In the autumn of 1933, Zeller played for Toronto in the first professional Canadian Football League. The following year he served as player-coach for the  Toronto Aromints of the CFL. In 1935, he wed Mary Elizabeth Reta Conacher of Toronto, sister of legendary athlete Lionel Conacher, "Canada's answer to Jim Thorpe" and voted the best Canadian athlete of the first half of the 20th Century.  Ernie ballooned to 300 pounds to tour the U.S. and Canada on the pro wrestling circuit with icons like Notre Dame football star Joe Savoldi, and George Zaharias.
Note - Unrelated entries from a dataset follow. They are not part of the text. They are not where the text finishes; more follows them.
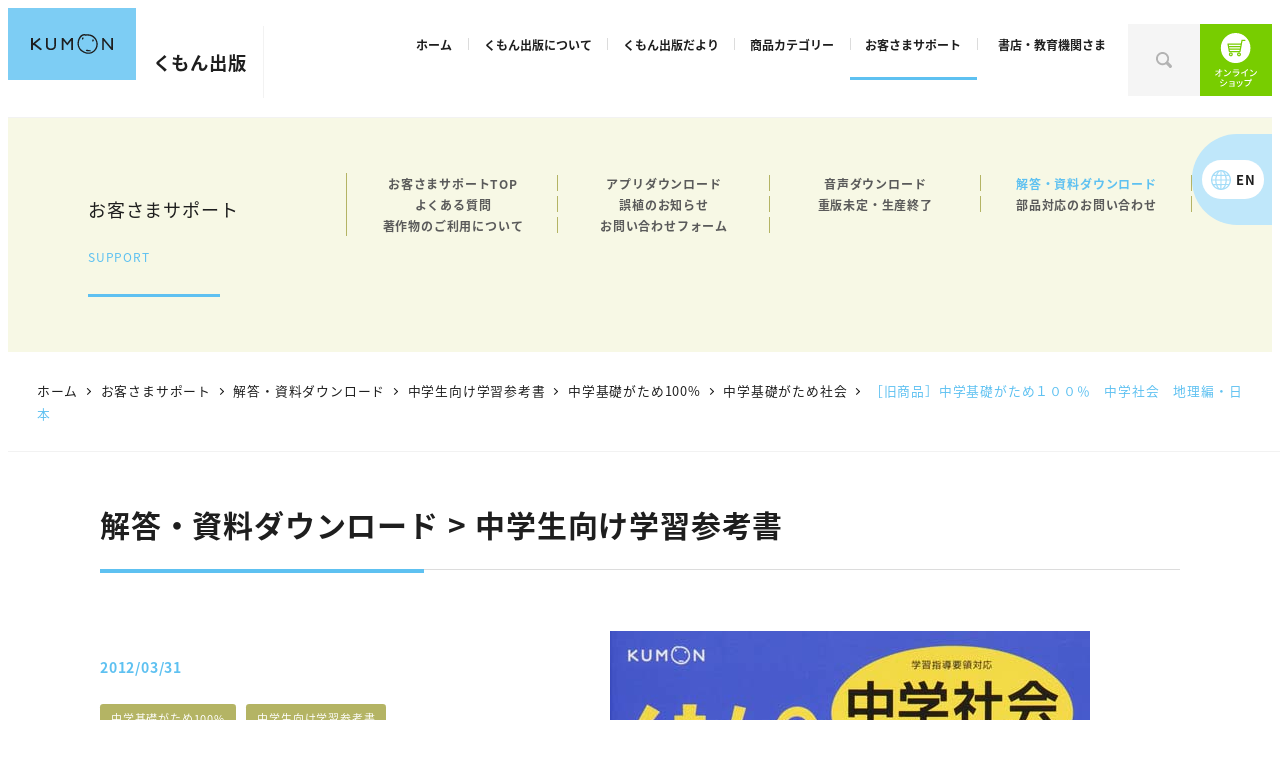

--- FILE ---
content_type: image/svg+xml
request_url: https://www.kumonshuppan.com/wp2023/wp-content/plugins/kumonshuppan/assets/image/btn-onlineshop2.svg
body_size: 624
content:
<?xml version="1.0" encoding="UTF-8"?><svg id="_レイヤー_2" xmlns="http://www.w3.org/2000/svg" viewBox="0 0 36 36"><defs><style>.cls-1{fill:#fff;}.cls-2{fill:#78cd00;}</style></defs><g id="_1440_PC"><g><circle class="cls-1" cx="18" cy="18" r="18"/><g id="_05"><path class="cls-2" d="M9.69,22.3c.07,.35,.37,.6,.73,.6h12.83s.06-.01,.09-.02c.04,0,.08,0,.11-.02,.05-.02,.1-.04,.15-.06,.03-.02,.06-.03,.09-.05,.05-.03,.08-.08,.12-.12,.02-.03,.05-.05,.06-.07,.05-.08,.09-.16,.1-.26l2.4-12.81h2.89c.41,0,.74-.33,.74-.74s-.33-.74-.74-.74h-3.51c-.36,0-.66,.25-.73,.6l-.72,3.84H8.74c-.22,0-.43,.1-.57,.27-.14,.17-.2,.39-.16,.61l1.68,8.98Zm13.47-3.71H10.5l-.27-1.46h13.2l-.27,1.46Zm-12.38,1.48h12.1l-.25,1.35H11.03l-.25-1.35Zm13.25-6.15l-.32,1.73H9.95l-.32-1.73h14.4Z"/><path class="cls-2" d="M9.75,25.59c0,1.33,1.08,2.4,2.41,2.41,1.33,0,2.4-1.08,2.41-2.41,0-1.33-1.08-2.4-2.41-2.41-1.33,0-2.4,1.08-2.41,2.41Zm3.33,0c0,.51-.41,.92-.93,.93-.51,0-.92-.41-.93-.93,0-.51,.41-.92,.93-.93,.51,0,.92,.41,.93,.93Z"/><path class="cls-2" d="M24.45,25.59c0-1.33-1.08-2.4-2.41-2.41-1.33,0-2.4,1.08-2.41,2.41,0,1.33,1.08,2.4,2.41,2.41,1.33,0,2.4-1.08,2.41-2.41Zm-2.41,.93c-.51,0-.92-.41-.93-.93,0-.51,.41-.92,.93-.93,.51,0,.92,.41,.93,.93,0,.51-.41,.92-.93,.93Z"/></g></g></g></svg>

--- FILE ---
content_type: image/svg+xml
request_url: https://www.kumonshuppan.com/wp2023/wp-content/plugins/kumonshuppan/assets/image/icon-search--gray.svg
body_size: 345
content:
<?xml version="1.0" encoding="UTF-8"?><svg id="_レイヤー_2" xmlns="http://www.w3.org/2000/svg" viewBox="0 0 21.17 21"><defs><style>.cls-1{fill:#b3b3b3;}</style></defs><g id="Button_"><path class="cls-1" d="m8.68,17.36C3.89,17.36,0,13.47,0,8.68S3.89,0,8.68,0s8.68,3.89,8.68,8.68-3.89,8.68-8.68,8.68Zm0-14.84c-3.4,0-6.16,2.76-6.16,6.16s2.76,6.16,6.16,6.16,6.16-2.76,6.16-6.16-2.76-6.16-6.16-6.16Z"/><path class="cls-1" d="m17.65,20.46l-5.42-5.42,2.97-2.97,5.42,5.42c.72.72.72,1.89,0,2.62l-.36.36c-.72.72-1.89.72-2.62,0Z"/></g></svg>

--- FILE ---
content_type: image/svg+xml
request_url: https://www.kumonshuppan.com/wp2023/wp-content/plugins/kumonshuppan/assets/image/banner-kumonshuppan.svg
body_size: 2084
content:
<?xml version="1.0" encoding="UTF-8"?><svg id="_レイヤー_2" xmlns="http://www.w3.org/2000/svg" viewBox="0 0 210 60"><defs><style>.cls-1{fill:#fff;}.cls-2{fill:#7dcdf4;}.cls-3{fill:#1e1e1e;}</style></defs><g id="_レイヤー_1-2"><rect class="cls-2" width="105" height="60"/><path class="cls-3" d="m37.3,25.24h1.48v5.85c0,.79-.06,1.39-.17,1.79-.12.4-.26.74-.43,1.01-.17.27-.38.51-.62.72-.82.7-1.78,1.05-3.1,1.05s-2.32-.35-3.13-1.05c-.25-.22-.45-.46-.62-.73-.17-.27-.31-.6-.42-.98-.11-.39-.17-1-.17-1.83v-5.83h1.48v5.77c0,.97.11,1.64.33,2.02.22.38.56.68,1.01.91.45.23.89.34,1.5.34.88,0,1.49-.23,2.04-.69.29-.25.5-.54.63-.87.13-.33.19-.91.19-1.72v-5.77Z"/><path class="cls-3" d="m51.9,25.24h1.38v10.3h-1.48v-8.02l-3.17,3.98h-.27l-3.2-3.98v8.02h-1.47v-10.3h1.4l3.42,4.23,3.4-4.23Z"/><path class="cls-3" d="m86.1,25.24h1.4v10.3h-1.27l-6.58-7.93v7.93h-1.39v-10.3h1.19l6.64,8v-8Z"/><polygon class="cls-3" points="25.7 35.74 26.88 34.76 21.08 30.13 25.7 26.33 24.72 25.24 19.13 29.76 19.13 25.24 17.5 25.24 17.5 35.54 19.13 35.54 19.13 31.74 19.8 31.16 25.7 35.74"/><path class="cls-3" d="m72.89,25.66c-1.73-2.69-4.51-3.56-7.61-3.52-.57,0-1.15.3-1.69-.11-.34-.1-.68-.13-1.01.02-.89.09-1.72.39-2.39.98-2.91,2.55-3.5,7.01-2.37,10.03,1.21,3.25,3.93,4.76,7.09,5.65.31.14.63.04.95.07.41.05.84-.11,1.23.1h.59c.8-.41,1.76-.35,2.54-.85,4.72-3,5.4-8.14,2.68-12.37Zm-9.39,11.34c-2.27-1.08-4.25-2.42-4.91-5.07-.15-.61-.15-1.23-.22-1.75.07-1.95.51-3.69,1.63-5.23.66-.9,1.47-1.56,2.58-1.81.33-.08.63-.25.93.16.21.28.6.09.93.04,5.45-.83,10.07,3.7,8.66,8.98-1.06,3.97-5.2,6.75-9.59,4.66Z"/><path class="cls-3" d="m65.21,35.32c1,.03,1.99.19,2.97.39.33.07.54.21.47.59-.05.27-.23.41-.49.34-.98-.26-2-.06-2.99-.22-.32-.05-.65-.1-.79-.47-.19-.49.03-.67.82-.64Z"/><path class="cls-3" d="m62.34,25.48c-.11.53-.2,1.09-.91,1.15-.51.04-.53-.35-.45-.64.14-.49.17-1.16.82-1.25.37-.05.63.28.54.74Z"/><path class="cls-3" d="m69.7,27.58c.14-.38.05-1.07.79-1.04.49.02.61.47.57.87-.06.52-.37.94-.92.96-.4.02-.49-.35-.44-.79Z"/><rect class="cls-1" x="105" width="105" height="60"/><path class="cls-3" d="m129.3,25.8c-.98.78-2.96,2.31-3.96,3.17-.79.69-.78.85.03,1.56,1.12.95,3.97,3.19,5.5,4.68l-1.76,1.6c-.42-.46-.85-.94-1.3-1.39-.92-.95-3.12-2.82-4.48-3.99-1.5-1.27-1.38-2.07.12-3.33,1.18-.96,3.24-2.62,4.24-3.6.44-.43.92-.91,1.16-1.27l1.75,1.54c-.46.36-.96.75-1.3,1.04Z"/><path class="cls-3" d="m139.12,24.9c-.04.25-.11.66-.17,1.16,1.08-.02,2.04-.11,2.75-.21l-.06,1.79c-.9.09-1.72.15-2.92.15-.09.66-.18,1.37-.25,2.04h.1c.93,0,2.04-.06,3.02-.18l-.04,1.78c-.84.08-1.71.14-2.66.14h-.6c-.03.45-.06.82-.06,1.09,0,1.25.76,1.91,2.24,1.91,2.1,0,3.24-.96,3.24-2.19,0-1.02-.55-1.98-1.54-2.91l2.12-.45c.99,1.26,1.46,2.32,1.46,3.6,0,2.26-2.04,3.88-5.33,3.88-2.35,0-4.02-1.02-4.02-3.53,0-.36.04-.9.1-1.51-1.09-.1-2.08-.27-2.88-.5l.11-1.81c.97.33,1.98.5,2.96.6.09-.67.18-1.38.25-2.05-1.04-.11-2.1-.29-2.99-.54l.11-1.72c.87.29,2,.48,3.09.57.04-.46.09-.87.12-1.21.04-.71.04-1,.01-1.33l2.12.12c-.13.54-.2.95-.25,1.33Z"/><path class="cls-3" d="m154.76,25.14c-.73,1.08-1.79,3-2.54,4.32.56-.31,1.16-.45,1.73-.45,1.12,0,1.8.7,1.86,1.95.03.67-.01,1.88.06,2.5.06.58.48.81.97.81,1.3,0,2.1-1.68,2.54-3.54l1.62,1.32c-.78,2.56-2.17,4.27-4.47,4.27-1.67,0-2.45-.99-2.5-2.08-.06-.79-.05-2.03-.09-2.64-.04-.53-.34-.84-.88-.84-1.02,0-1.86,1.05-2.4,2.26-.39.87-.92,2.55-1.14,3.34l-2.11-.72c1.11-3,4.18-9.12,4.98-10.54.2-.41.48-.9.74-1.53l2.13.85c-.15.21-.32.46-.48.71Z"/><path class="cls-3" d="m175.87,30.52v6.34h-1.86v-.86h-8.31v.87h-1.82v-6.36h1.82v3.73h3.13v-4.53h-4.35v-5.45h1.77v3.71h2.58v-4.96h1.83v4.96h2.73v-3.71h1.88v5.45h-4.6v4.53h3.34v-3.73h1.86Z"/><path class="cls-3" d="m192.25,27.63c-.33,2.35-.96,4.3-1.88,5.88.69.81,1.48,1.47,2.43,1.94-.41.33-.95,1-1.21,1.46-.87-.5-1.61-1.14-2.25-1.91-.62.74-1.32,1.35-2.12,1.86-.22-.44-.75-1.11-1.12-1.44.83-.46,1.56-1.12,2.19-1.95-.58-1.02-1.05-2.17-1.43-3.43-.12,2.28-.48,4.93-1.44,6.81-.3-.27-.99-.66-1.41-.84v.84h-1.62v-5.21h-1.42c-.13,1.92-.5,3.86-1.39,5.27-.27-.33-.84-.84-1.2-1.08.97-1.8,1.09-4.65,1.09-6.81v-5.75h1.58v3.55h1.08v-3.94h1.6v3.94h1.05v1.58h-3.74v.63c0,.33,0,.69-.01,1.04h2.98v5.8c1.16-2.34,1.25-5.64,1.25-7.98v-4.37h6.97v1.61h-5.32v2.22h3.93l.3-.04,1.11.33Zm-4.14,1.33c.3,1.05.67,2.02,1.17,2.92.44-.89.79-1.88,1.02-2.92h-2.19Z"/></g></svg>

--- FILE ---
content_type: image/svg+xml
request_url: https://www.kumonshuppan.com/wp2023/wp-content/plugins/kumonshuppan/assets/image/icon-download--white.svg
body_size: 299
content:
<?xml version="1.0" encoding="UTF-8"?><svg id="_レイヤー_2" xmlns="http://www.w3.org/2000/svg" viewBox="0 0 12 12"><defs><style>.cls-1{fill:#fff;}</style></defs><g id="_メモ_注意事項"><rect class="cls-1" y="11" width="12" height="1"/><rect class="cls-1" x="11" y="8" width="1" height="4"/><rect class="cls-1" y="8" width="1" height="4"/><polygon class="cls-1" points="9 4.86 9 3.36 6 5.71 6 0 5 0 5 8 9 4.86"/></g></svg>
Between 1936 and 1941, he taught history, sociology and physical education and coached, football, track and basketbakk at Robinson, Ill. The Maroons' football squad under head coach Zeller won the Eastern Illinois Conference title in 1941, the year Ernie earned a masters degree in administration from Indiana State. While teaching in Robinson, Zeller frequently attended Indiana State athletic events and usually was introduced and recognized for his feats on the mat and the gridiron. In May 1942, he was ordered to report to the Great Lakes and then to Annapolis for the U.S. Navy School of Instruction. After World War II, Ernie was a football official in Indiana and Illinois while advancing his career as a school administrator. He was inducted into the Indiana Football Hall of Fame in 1979.

Zeller was principal of Mill Creek High School of LaPorte County and Superintendent of the Butler Township Schools in Dekalb County from February 1952 until June 1966. In retirement, the Zellers made their home at 2912 Schaper Drive in Fort Wayne. Mary died there at age 75 in June 1981. Ernie passed away in Fort Wayne on July 16, 1987 at age 77. The Zellers are interred in a Toronto cemetery.